Frank sat down on the large, plushy leather ottoman at my feet and leaned in with a grin. “Most kids get marshmallow peeps. But that’s your mother.”
“You’re sure she’s all right, Frank? You made sure?” I couldn’t lighten up, no matter how hard Frank tried to make me.
“Your mother’s fine.” He reached over and lightly stroked Tugger’s lustrous fur behind the ear. “More worried about you. I had a devil of a time getting her to stay put even for tonight.”
“It’s just he said…” I stopped talking, trying not to panic. “How do we know he hasn’t got one of his men—”
“He acted alone,” Frank interrupted. “My sources tell me there’s no indication anyone else was involved in these attacks on you and Flint. In fact, the rest of his henchmen and most of his investors have scurried into holes like the rats they are. Too much publicity.”
Nearly an hour had gone by. The ambulance had wheeled out the unconscious man, with the paramedics shaking their heads. Between three policemen, they’d taken my statement, wrapped up the bloody lamp, relieved me of Spaulding’s gun, commandeered mine, even though it clearly had not been fired, and searched the place for any further weapons. I keep my jewels and another revolver, my Lady Blue Special, in a safe under the floorboards near the dining room table. But I never said a word about it. A girl doesn’t like to be left completely nude.
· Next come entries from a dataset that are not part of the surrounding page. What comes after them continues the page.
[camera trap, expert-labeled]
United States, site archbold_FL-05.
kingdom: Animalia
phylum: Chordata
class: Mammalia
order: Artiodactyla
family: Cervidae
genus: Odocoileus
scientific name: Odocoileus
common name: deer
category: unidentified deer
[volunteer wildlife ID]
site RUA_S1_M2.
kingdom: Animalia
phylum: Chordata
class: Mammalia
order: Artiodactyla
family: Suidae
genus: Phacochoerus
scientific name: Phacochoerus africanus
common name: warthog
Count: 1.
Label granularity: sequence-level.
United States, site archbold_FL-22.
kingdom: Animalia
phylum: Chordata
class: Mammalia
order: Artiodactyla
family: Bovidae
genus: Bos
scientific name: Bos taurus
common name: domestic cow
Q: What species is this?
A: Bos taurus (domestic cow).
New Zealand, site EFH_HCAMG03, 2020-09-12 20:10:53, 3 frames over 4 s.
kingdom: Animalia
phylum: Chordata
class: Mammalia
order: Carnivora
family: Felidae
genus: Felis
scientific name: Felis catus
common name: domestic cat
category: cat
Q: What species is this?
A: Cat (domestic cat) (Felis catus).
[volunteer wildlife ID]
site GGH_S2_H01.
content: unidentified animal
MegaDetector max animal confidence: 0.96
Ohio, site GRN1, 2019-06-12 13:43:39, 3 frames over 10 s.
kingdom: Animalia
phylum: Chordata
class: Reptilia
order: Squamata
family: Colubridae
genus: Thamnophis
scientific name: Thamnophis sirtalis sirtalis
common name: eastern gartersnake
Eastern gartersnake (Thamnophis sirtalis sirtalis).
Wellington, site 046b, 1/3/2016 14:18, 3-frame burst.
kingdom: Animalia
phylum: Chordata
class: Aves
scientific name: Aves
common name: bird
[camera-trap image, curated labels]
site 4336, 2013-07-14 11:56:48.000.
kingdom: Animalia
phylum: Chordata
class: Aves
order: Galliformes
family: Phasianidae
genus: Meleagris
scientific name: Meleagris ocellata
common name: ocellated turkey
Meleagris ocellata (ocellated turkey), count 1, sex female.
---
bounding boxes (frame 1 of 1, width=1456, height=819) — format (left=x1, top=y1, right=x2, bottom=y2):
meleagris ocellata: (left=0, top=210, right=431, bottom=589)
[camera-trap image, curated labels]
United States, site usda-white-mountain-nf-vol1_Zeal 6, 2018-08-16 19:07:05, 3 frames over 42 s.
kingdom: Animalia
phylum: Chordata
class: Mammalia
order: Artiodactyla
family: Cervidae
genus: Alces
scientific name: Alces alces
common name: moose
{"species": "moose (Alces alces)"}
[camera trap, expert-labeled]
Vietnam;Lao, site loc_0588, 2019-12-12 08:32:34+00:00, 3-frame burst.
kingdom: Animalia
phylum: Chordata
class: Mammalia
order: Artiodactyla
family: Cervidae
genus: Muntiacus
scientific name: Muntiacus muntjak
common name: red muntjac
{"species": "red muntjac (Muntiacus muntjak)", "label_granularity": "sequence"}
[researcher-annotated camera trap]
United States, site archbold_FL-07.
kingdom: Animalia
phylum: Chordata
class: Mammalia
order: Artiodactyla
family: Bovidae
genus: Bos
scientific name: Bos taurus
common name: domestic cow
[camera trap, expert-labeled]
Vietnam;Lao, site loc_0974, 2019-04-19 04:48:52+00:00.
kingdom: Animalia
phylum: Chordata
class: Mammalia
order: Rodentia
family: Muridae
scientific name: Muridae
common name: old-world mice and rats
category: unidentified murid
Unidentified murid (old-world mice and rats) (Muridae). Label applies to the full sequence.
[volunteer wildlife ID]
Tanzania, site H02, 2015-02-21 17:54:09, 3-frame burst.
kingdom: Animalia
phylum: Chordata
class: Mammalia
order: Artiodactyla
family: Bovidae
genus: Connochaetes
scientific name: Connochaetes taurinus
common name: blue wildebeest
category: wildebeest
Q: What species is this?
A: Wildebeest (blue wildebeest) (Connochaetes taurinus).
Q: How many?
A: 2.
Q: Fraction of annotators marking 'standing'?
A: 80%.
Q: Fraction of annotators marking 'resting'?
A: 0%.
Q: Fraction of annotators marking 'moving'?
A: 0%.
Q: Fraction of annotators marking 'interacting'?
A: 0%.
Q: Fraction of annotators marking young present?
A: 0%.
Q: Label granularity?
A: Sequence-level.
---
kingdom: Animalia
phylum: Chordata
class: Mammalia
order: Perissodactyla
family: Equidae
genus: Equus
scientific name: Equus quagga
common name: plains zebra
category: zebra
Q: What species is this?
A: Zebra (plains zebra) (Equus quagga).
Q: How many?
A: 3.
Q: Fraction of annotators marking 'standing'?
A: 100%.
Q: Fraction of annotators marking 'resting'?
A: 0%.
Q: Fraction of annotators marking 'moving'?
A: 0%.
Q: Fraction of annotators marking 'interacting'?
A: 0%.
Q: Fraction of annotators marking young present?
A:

Frank—bless him—didn’t say anything, either, though he knew very well about the safe and what was stashed in it. He merely hovered around me making sure things went as smoothly as possible. But as the minutes ticked by, I could tell something was on his mind, something he was bursting to say. I searched his face. He was nearly exploding with it, whatever it was.
“Frank, out with it.”
“Here’s what I can’t let go of, Lee. After everyone warned you to be careful, what with Spaulding on the loose, how could you leave the front door open like that?” His voice raised in intensity and volume with each word. By the end of the sentence, he sounded like he was using a megaphone.
“Promise me you won’t lose it when I tell you.” I ran my hand through my unkempt hair, catching some tangles, and accidentally yanking them hard enough to hurt. “Ouch. Time for a haircut. Too many split ends.”
“Never mind your hair.” His voice had gone into the lower register, a place where it goes when he’s upset.
“I hadn’t heard from Flint, and the phone was ringing when I was outside the door. I thought it was him. I meant to close the door all the way, thought I had, but…” I broke off and shrugged. “I know the rules, Frank. I made a mistake.”